Les prétentions élevées en rapport avec des atteintes à l'environnement ne sont assurées que s'il est prouvé qu'elles sont dues à une défaillance ou à un accident. Or, dans la plupart des cas, il s'agit d'émissions progressives et continues dans l'environnement, qui s’y accumulent au fil du temps.
S’il n'y a pas de producteurs de PFAS à proprement parler en Suisse, les industries susmentionnées utilisent les PFAS sous différentes formes. Par ailleurs, il faut également tenir compte du fait que les travailleurs peuvent être exposés aux PFAS dans le cadre de l’exercice de leur activité professionnelle et de certains processus de fabrication.
Horizon temporel pour les demandes d’indemnisation assurées
Eu égard à la persistance des PFAS dans l’environnement, à leur diversité, à l’étendue de leur diffusion et aux recherches en cours qui ne manqueront pas de déboucher sur de nouveaux résultats les concernant, les assureurs doivent s’attendre à couvrir les effets dommageables de ces substances pendant un certain temps encore. Comme ces dernières sont utilisées depuis plusieurs décennies déjà, les assureurs doivent donc penser leur cou-verture en décennies (et aussi à un événement déclencheur approprié). L'extension des délais de prescription pour les dommages corporels à 20 ans (art. 60 CO) ou 25 ans (directive européenne révisée sur la responsabilité pour les produits défectueux 2024) aura pour conséquence que les entreprises concernées (et leurs assureurs) resteront plus longtemps à risque.
Afin de minimiser autant que possible les futures élévations de prétentions, il est nécessaire, dans une démarche de prévention, d'échanger activement avec les autorités sur les interdictions concernées ainsi que sur l'évolution des dispositions réglementaires. C'est ce qu’illustre l'exemple de la proposition de réglementation des PFAS dans le cadre de la législation européenne sur les produits chimiques REACH.

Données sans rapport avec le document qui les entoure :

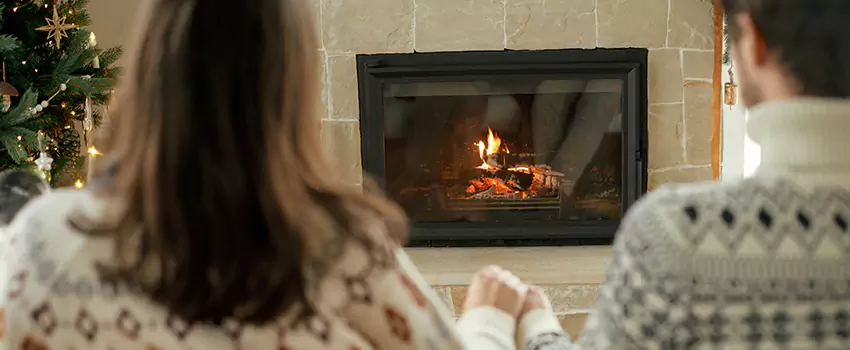 Ravelli Group Wood Fireplaces Replacement in Syracuse, Utah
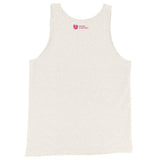 Yes, And? (Tank Top)-Tank Top-Swish Embassy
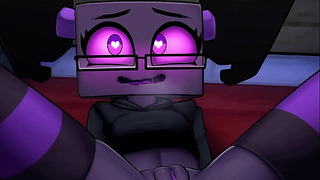 Hornycraft… & Its New Content ! ! (0.07)
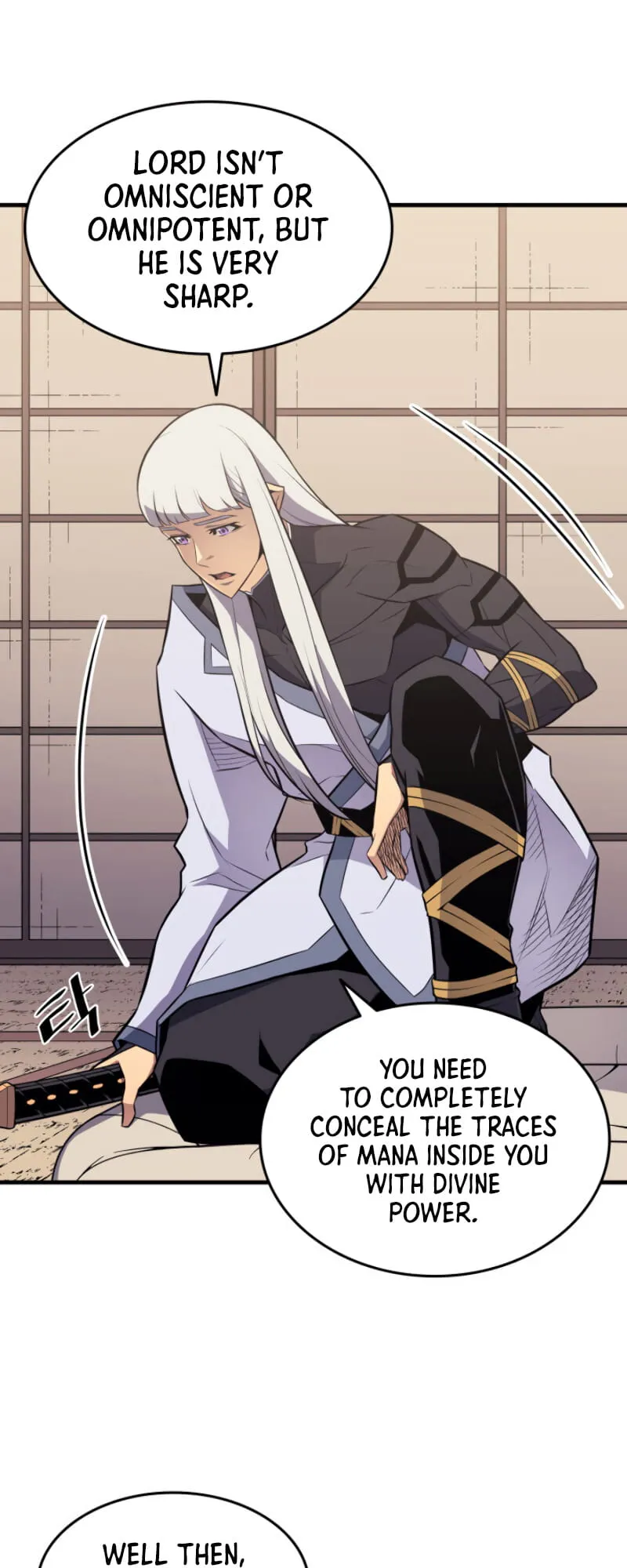  scans online, Read  in English for free, read ,  asura scans,  asura,  at asura scans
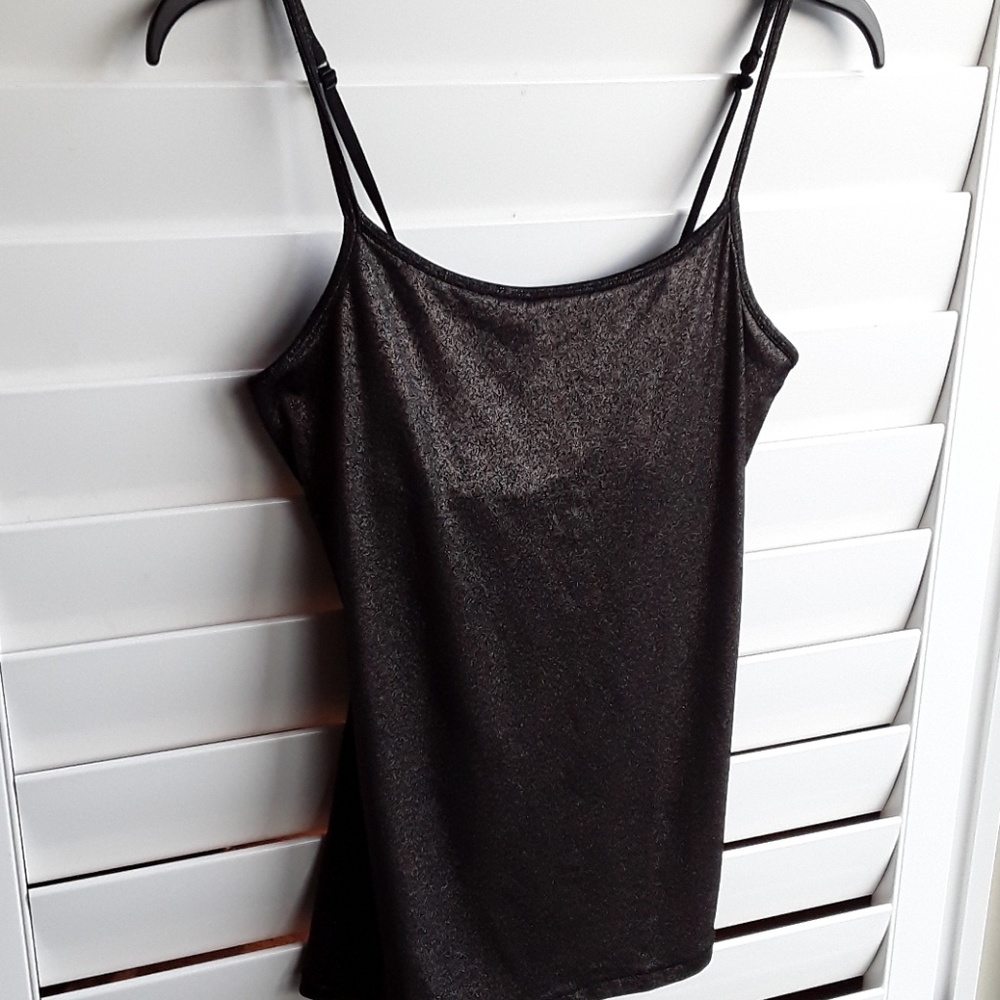 Express Camisole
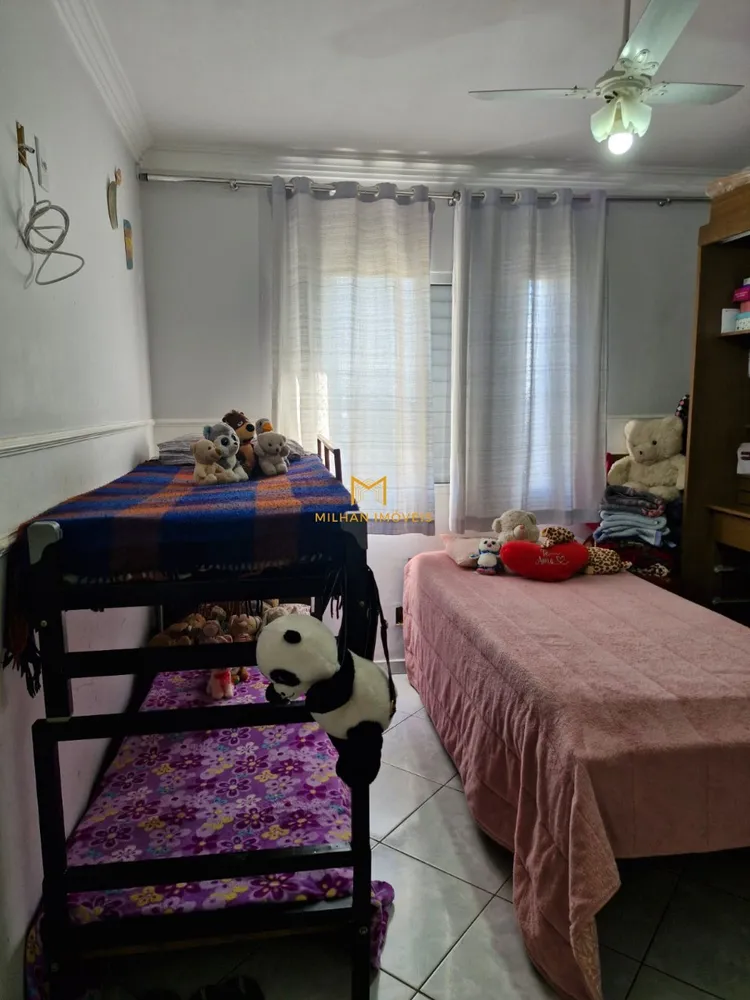 Apartamento, 2 quartos, 67 m² - Foto 12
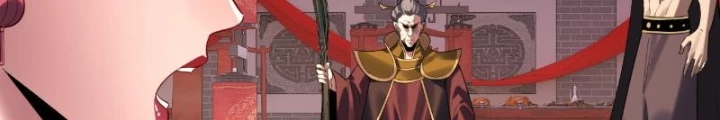 [FIX Thứ tự] Ta Trời Sinh Đã Là Nhân Vật Phản Diện Chapter 248 - 43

Le dialogue transsectoriel entre l'industrie, les entreprises et les assurances concernant les directives et les con-séquences réglementaires revêt dès lors une importance extrême.
Définition «risques émergents»
Les nouvelles technologies et l’évolution de la société moderne sont porteuses de nouvelles opportunités, mais aussi de nouveaux risques. Ces risques d’un nouveau genre concernent notre vie future. Du fait de leur évolution dynamique, ils sont difficiles à identifier et à évaluer; c’est ce que l’on appelle les risques émergents. La notion de «risques émergents» n’est pas définie de manière uniforme. En assurance, elle désigne habituellement les risques possiblement susceptibles de survenir dans le futur et affichant une potentialité de sinistres élevée.